GOAL 1:
From the Progressive Web Apps post, write out the part that opens with the words containing "Posted under Angular" and closes with "specified favourite criteria.".
GOAL 2:
In the Progressive Web Apps post, which framework had the writer previously used to prototype an offline/online mobile application?

QUOTED PASSAGE:
--- BEGIN ---
February 2nd, 2024
11:14 am
Progressive Web Apps

Posted under Angular & Knowledge Base & PWAs & Web
Tags , , ,

I started looking into PWAs as an alternative to the Ionic framework which I have used previously to prototype an offline/online mobile application for my mobile places guide.

My main issue with frameworks such as Ionic was the need for multiple application codebases – one admin application for web based use online (which could also be used on mobile when online), and another application for offline or online use on mobile when actually out in the sticks and looking for a local place that best meets my already specified favourite criteria.

The immediate attraction of a PWA was the simplification due to a single codebase framework. As it is browser based, it can run with any web framework/app architecture and be usable online, and installable for offline use. Some of the main benefits are as follows:

  • Allows a single application framework such as Angular or React to be used for a web application which can be used online or installed for offline/online use just like a native app, i.e. can be run as an app from the home screen on a mobile. This allows a single application framework/codebase to be used for all scenarios. This was the key advantage for me – the need for multiple codebases/frameworks when developing an app as a small enterprise is a serious limitation. There is also the potential need for multiple offline applications/frameworks to support all the required platforms, so there can even be a need for maintaining multiple offline native app codebases.
  • PWAs are widely supported across browsers/platforms and are a standard.
  • A PWA greatly simplifies the installation process. One major issue with web sites which have a mobile app is the need to visit an app store and go through the install process before being able to continue. This really breaks the flow of use.
  • Web sites are really keen for users to install their app, as this offers functionality such as offline working and push notifications even when the app is not active/not in use. However, they typically resort to an pattern known as a full page interstitial ad. This interrupts the user, often with a full page overlay, right when they are interacting with content on the web site, in an attempt to force them to install the app – commonly called the door slam antipattern. This takes a number of steps, followed by actually running the app and returning to their previous context. A survey by Google showed that a significant percentage of users just dump the app installation and their web site activity completely when presented with the door slam.
--- END ---
MATERIAL PROVIDED:
--- BEGIN ---
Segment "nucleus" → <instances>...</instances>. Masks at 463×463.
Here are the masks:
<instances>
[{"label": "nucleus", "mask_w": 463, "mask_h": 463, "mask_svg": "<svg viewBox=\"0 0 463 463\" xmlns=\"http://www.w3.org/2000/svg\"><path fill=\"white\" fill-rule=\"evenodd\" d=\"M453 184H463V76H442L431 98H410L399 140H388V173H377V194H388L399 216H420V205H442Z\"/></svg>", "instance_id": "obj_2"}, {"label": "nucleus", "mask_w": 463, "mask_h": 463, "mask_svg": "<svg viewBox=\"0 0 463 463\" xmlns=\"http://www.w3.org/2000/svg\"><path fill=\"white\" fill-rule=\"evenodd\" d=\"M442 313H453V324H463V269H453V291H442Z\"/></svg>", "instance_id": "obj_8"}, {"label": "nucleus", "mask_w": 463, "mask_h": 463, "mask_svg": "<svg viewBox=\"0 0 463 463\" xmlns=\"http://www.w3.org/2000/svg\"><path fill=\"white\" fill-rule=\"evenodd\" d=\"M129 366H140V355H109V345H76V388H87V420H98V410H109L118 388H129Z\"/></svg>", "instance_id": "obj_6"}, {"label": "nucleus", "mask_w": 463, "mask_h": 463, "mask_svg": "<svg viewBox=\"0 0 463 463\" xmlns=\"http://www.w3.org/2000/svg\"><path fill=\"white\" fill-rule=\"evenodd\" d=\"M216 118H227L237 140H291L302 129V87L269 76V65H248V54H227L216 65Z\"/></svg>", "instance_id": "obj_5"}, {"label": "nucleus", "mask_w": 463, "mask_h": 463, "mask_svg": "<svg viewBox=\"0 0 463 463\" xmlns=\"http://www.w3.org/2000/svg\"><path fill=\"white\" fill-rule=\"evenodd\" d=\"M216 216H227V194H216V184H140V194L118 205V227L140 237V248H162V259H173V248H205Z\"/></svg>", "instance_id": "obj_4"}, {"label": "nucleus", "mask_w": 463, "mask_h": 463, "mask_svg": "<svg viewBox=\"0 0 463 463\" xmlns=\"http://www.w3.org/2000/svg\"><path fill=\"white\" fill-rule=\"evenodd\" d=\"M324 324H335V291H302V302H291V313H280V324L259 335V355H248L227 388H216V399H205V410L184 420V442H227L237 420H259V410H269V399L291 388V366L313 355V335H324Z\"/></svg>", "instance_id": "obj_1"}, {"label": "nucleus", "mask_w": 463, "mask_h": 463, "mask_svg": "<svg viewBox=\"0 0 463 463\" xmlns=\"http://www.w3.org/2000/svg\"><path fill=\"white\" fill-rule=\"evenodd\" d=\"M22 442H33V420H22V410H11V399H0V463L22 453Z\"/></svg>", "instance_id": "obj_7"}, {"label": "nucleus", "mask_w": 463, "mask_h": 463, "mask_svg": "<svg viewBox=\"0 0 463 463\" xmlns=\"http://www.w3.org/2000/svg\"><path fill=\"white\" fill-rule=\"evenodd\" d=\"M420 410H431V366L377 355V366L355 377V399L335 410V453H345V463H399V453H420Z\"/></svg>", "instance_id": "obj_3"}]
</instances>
--- END ---
OUTPUT 1:
Posted under Angular & Knowledge Base & PWAs & Web
Tags , , ,

I started looking into PWAs as an alternative to the Ionic framework which I have used previously to prototype an offline/online mobile application for my mobile places guide.

My main issue with frameworks such as Ionic was the need for multiple application codebases – one admin application for web based use online (which could also be used on mobile when online), and another application for offline or online use on mobile when actually out in the sticks and looking for a local place that best meets my already specified favourite criteria.

OUTPUT 2:
The Ionic framework.